The Ultimate Terminator 2
One of the most compulsive reasons for getting a DVD system now is to be able to watch movies in a better manner than you could see them in the theater. As such, we are now seeing DVDs produced with multiple sound formats, alternate versions and many extras. Consistent with this trend is the release of The Ultimate Terminator Two. It certainly lives up to its name. I am very sure that everyone reading this already knows the plot. A sequel the 1984 hit this story picks up about 12 years later when Sara Conners (Linda Hamiton) son is now grown up. In the future the evil machines that control the world once again send a terminator (Robert Patrick), a human looking killing machine, back in time to kill the boy. The boy (Edward Furlong) is destined to grow into the world leader that will oppose the rule of the machines. The resistance headed by the grown John Conner managers to send an older style terminator (Arnold Schwarzenegger) back in time to defend the boy. Since the defending terminator looks like the one that tried to kill Sara years ago there is some natural fear of him at first. The new terminator is made of liquid metal and can change shape at will, making him far more dangerous than his predecessor.
The cast includes the two main actors from the original cast, Hamiton and Schwarzenegger. Rather than playing the helpless waitress in this film, Hamilton is extremely buff in both her appearance and military attitude. She seems to be able to live the role of a person on the run from the authorities, one that knows the exact date the world as we know it will be destroyed. Schwarzenegger gets a chance to break out of his machine like demeanor to learn how to be human. In all the roles are well played and add to the believability of the film.
The real star of this film is the director James Cameron. He is not an overly prolific director, very careful as to the projects he chooses. In this way he can spend far more time on the details of a film than the directors that seem to crank out a picture every year or two. Detail is the name of the game with a Cameron film. Every scene is shot to perfection. The staging is set like a Broadway play, every prop in place, every actor precisely on their mark. The camera and microphones becomes an extension of the audiences eyes and ears. Typical of a Cameron film there are many, many special effects. Rather than use them to carry the story Cameron takes great care with the computer generated effects he loves so well to make them integral to the plot as well as the action. The people carry the story while the effects just makes it more believable and interesting. Cameron also uses the soundtrack to the best possible advantage. It never overwhelms the film but is there to do what it should, create and sustain the mood. Of the nine movies that are currently listed as directed by Cameron all but his very first two were run away hits. There is a reason for this, James Cameron knows how to make a movie that satisfies the movie going audience. He gives us what we want, an interesting story well told.
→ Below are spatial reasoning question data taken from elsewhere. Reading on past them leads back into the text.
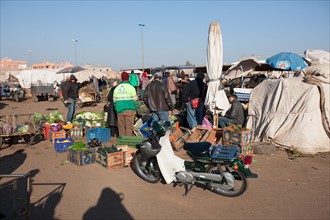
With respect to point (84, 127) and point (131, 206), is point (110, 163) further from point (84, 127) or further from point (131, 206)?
point (84, 127)

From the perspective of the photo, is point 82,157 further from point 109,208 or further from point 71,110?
point 71,110

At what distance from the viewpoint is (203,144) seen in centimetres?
501

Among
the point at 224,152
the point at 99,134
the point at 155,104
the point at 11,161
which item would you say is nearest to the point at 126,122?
the point at 99,134

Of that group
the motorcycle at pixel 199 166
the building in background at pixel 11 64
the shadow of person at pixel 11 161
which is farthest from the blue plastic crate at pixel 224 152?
the building in background at pixel 11 64

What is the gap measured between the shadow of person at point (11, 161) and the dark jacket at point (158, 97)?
3.69m

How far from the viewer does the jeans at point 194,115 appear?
9.33 m

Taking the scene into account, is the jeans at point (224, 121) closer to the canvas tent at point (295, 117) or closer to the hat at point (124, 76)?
the canvas tent at point (295, 117)

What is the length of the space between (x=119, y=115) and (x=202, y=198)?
429cm

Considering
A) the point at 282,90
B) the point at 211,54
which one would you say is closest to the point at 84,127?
the point at 211,54

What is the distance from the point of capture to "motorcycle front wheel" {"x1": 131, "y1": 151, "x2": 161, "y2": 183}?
5695mm

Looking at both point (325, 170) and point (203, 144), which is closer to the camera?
point (203, 144)

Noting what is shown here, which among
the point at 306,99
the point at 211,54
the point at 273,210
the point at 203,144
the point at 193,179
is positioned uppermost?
the point at 211,54

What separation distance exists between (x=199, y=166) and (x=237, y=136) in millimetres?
2596

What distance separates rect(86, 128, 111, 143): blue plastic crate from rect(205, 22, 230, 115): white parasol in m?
3.15
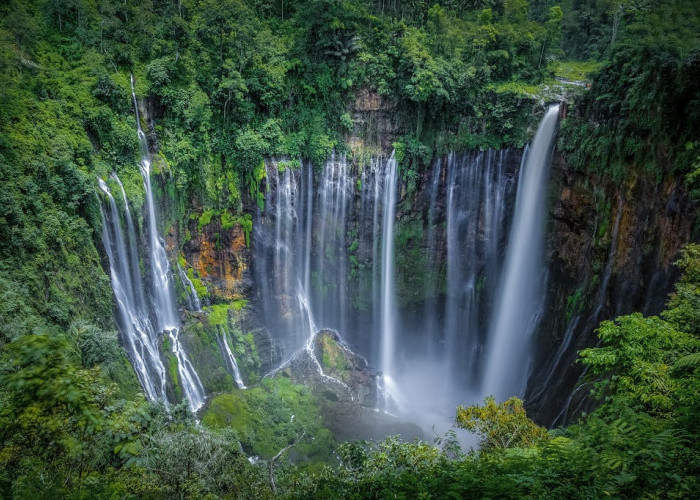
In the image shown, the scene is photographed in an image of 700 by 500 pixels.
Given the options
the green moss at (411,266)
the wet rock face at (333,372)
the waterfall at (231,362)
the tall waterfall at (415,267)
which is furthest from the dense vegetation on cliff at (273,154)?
the green moss at (411,266)

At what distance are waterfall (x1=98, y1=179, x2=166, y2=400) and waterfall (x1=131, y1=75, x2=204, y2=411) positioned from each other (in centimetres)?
77

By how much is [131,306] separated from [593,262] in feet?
51.6

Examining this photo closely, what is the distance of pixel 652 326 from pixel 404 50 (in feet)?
Answer: 52.2

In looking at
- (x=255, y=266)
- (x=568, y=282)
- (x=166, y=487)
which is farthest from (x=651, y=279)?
(x=255, y=266)

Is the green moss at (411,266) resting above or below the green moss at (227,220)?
below

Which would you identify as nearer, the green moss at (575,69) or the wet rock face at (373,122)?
the wet rock face at (373,122)

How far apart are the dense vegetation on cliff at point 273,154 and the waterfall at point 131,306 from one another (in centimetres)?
74

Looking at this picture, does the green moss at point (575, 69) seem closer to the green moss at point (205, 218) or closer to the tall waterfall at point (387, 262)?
the tall waterfall at point (387, 262)

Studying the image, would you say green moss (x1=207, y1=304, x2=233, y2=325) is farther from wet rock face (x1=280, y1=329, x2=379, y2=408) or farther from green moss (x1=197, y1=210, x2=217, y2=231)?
green moss (x1=197, y1=210, x2=217, y2=231)

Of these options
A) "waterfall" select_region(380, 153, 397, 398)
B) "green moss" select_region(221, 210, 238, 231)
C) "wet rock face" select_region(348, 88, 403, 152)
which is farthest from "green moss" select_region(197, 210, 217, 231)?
"waterfall" select_region(380, 153, 397, 398)

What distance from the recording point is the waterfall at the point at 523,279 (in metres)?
17.4

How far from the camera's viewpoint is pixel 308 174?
19.9 m

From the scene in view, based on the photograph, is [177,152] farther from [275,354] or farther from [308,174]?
[275,354]

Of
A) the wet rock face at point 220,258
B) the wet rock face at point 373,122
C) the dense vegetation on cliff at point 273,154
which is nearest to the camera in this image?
the dense vegetation on cliff at point 273,154
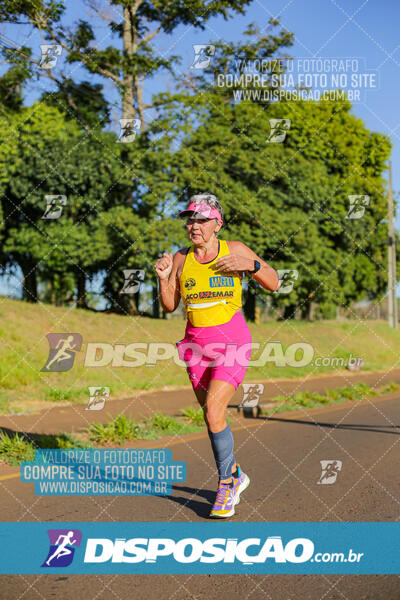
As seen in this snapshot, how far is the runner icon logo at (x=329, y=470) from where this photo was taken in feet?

This film has been out on VHS tape for many years now. Like most such DVD re-releases many will ask the natural question, Why should I buy this film again? In this case the decision is a no-brainer. The disc IS the ultimate. Not only do you get the theatrical version of the film but you also have the special edition with almost 20 minutes of extra footage. Add to this a hidden bonus of a third, extended special version and there are three movies on the disc. There is a commentary by 28 people involved in the films production including director, actors, special effects wizards and most crew chiefs. To help in knowing who is speaking at the moment the name and title of the person is shown above the film. The disc contains Dolby 5.1 and DTS audio, is THX certified and the anamorphic video is so clear it looks better and most theaters could ever hope for. This is the DVD that is currently the best to show off your system and make your friends run out and buy a DVD home theater.